-- Record list --

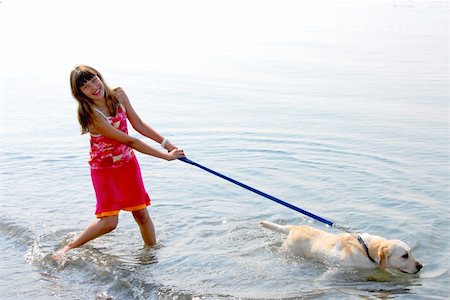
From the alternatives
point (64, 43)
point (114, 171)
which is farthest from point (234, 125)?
point (64, 43)


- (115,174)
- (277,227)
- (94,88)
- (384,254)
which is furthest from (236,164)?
(384,254)

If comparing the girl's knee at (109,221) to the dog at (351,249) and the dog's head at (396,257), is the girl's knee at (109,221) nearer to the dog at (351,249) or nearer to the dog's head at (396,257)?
the dog at (351,249)

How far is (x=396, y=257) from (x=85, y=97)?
313cm

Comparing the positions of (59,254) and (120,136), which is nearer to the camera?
(120,136)

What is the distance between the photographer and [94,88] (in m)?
6.28

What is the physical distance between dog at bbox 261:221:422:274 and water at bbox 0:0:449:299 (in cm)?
10

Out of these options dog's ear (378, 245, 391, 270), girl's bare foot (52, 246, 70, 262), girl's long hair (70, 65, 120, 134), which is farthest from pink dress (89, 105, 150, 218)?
dog's ear (378, 245, 391, 270)

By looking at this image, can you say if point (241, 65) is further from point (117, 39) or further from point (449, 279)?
point (449, 279)

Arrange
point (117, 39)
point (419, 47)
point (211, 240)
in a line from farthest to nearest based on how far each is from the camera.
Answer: point (117, 39)
point (419, 47)
point (211, 240)

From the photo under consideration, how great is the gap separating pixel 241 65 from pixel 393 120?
24.1ft

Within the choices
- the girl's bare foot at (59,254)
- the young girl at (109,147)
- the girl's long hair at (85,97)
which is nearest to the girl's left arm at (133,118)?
the young girl at (109,147)

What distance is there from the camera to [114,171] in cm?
653

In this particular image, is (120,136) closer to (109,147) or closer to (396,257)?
(109,147)

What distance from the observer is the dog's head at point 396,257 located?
234 inches
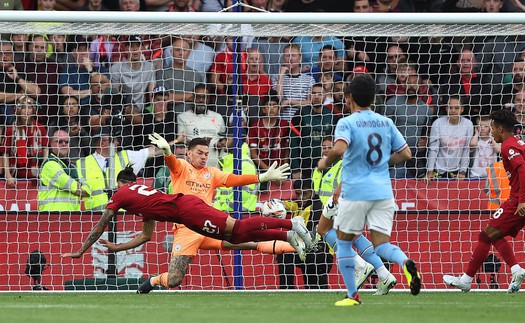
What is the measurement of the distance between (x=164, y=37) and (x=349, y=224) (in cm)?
597

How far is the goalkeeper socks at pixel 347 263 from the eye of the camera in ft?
30.2

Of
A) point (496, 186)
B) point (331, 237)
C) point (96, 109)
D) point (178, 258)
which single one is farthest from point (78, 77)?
point (496, 186)

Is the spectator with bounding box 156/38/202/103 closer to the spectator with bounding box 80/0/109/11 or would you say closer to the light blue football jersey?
the spectator with bounding box 80/0/109/11

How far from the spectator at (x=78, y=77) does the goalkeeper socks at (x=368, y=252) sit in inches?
180

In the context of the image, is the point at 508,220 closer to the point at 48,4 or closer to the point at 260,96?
the point at 260,96

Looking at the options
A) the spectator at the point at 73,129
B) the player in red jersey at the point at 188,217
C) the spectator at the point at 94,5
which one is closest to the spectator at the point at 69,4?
the spectator at the point at 94,5

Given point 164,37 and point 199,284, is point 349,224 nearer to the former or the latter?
point 199,284

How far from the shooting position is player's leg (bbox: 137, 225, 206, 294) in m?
11.9

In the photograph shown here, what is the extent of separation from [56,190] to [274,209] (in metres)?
A: 2.83

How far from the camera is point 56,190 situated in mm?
13305

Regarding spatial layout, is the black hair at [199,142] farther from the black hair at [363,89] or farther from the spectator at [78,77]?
the black hair at [363,89]

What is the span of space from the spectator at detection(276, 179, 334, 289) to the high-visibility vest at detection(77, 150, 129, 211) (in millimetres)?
2254

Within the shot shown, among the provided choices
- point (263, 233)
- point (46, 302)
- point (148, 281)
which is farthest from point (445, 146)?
point (46, 302)

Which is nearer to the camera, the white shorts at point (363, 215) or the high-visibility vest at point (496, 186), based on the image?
the white shorts at point (363, 215)
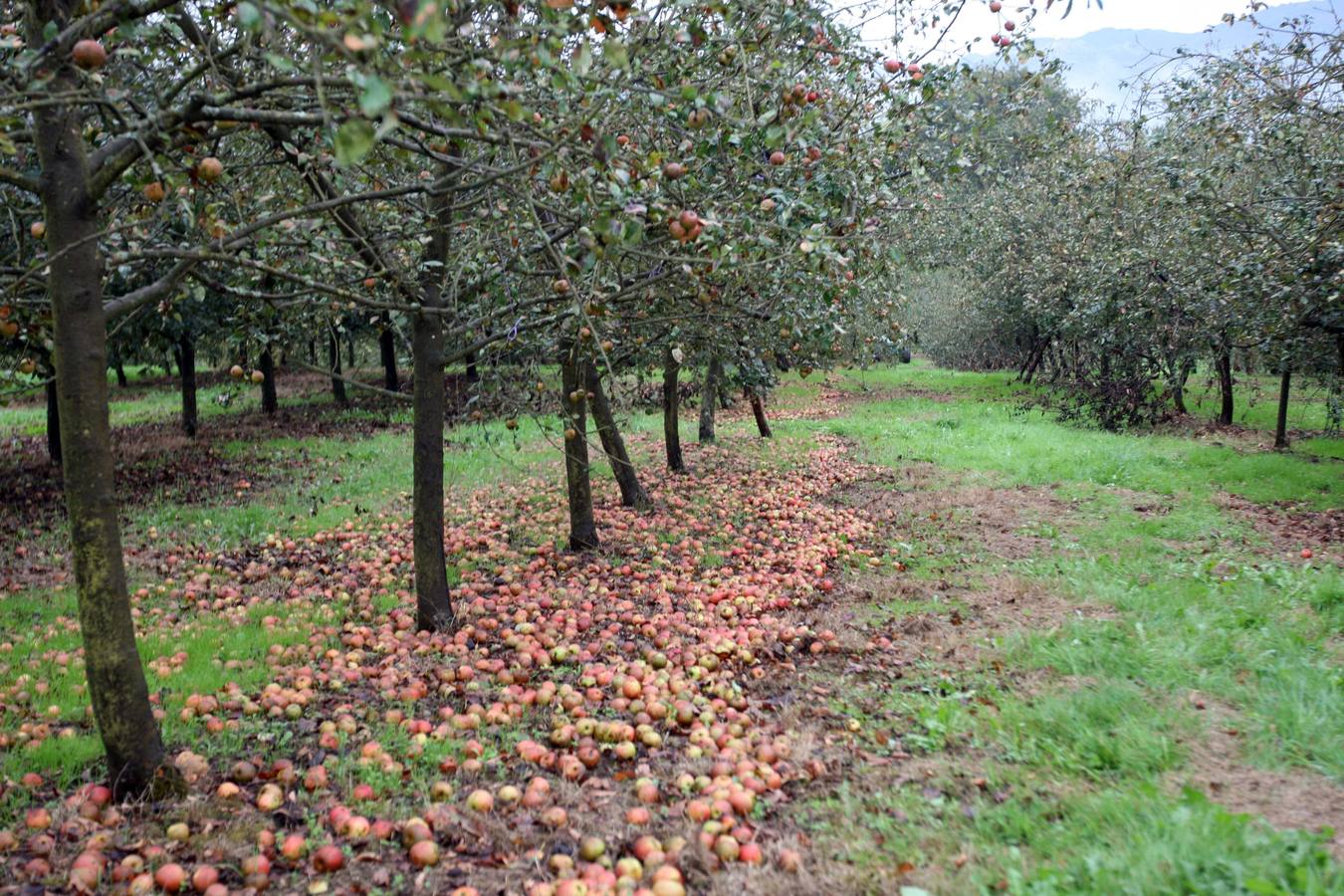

-- Written task --
Filter the rows above and copy out every line that contains the word "black". Matching is case-sensitive.

-- Solution below --
Regarding spatial layout, is the black hair at [199,142] farther from the black hair at [363,89] or farther from the spectator at [78,77]?
the black hair at [363,89]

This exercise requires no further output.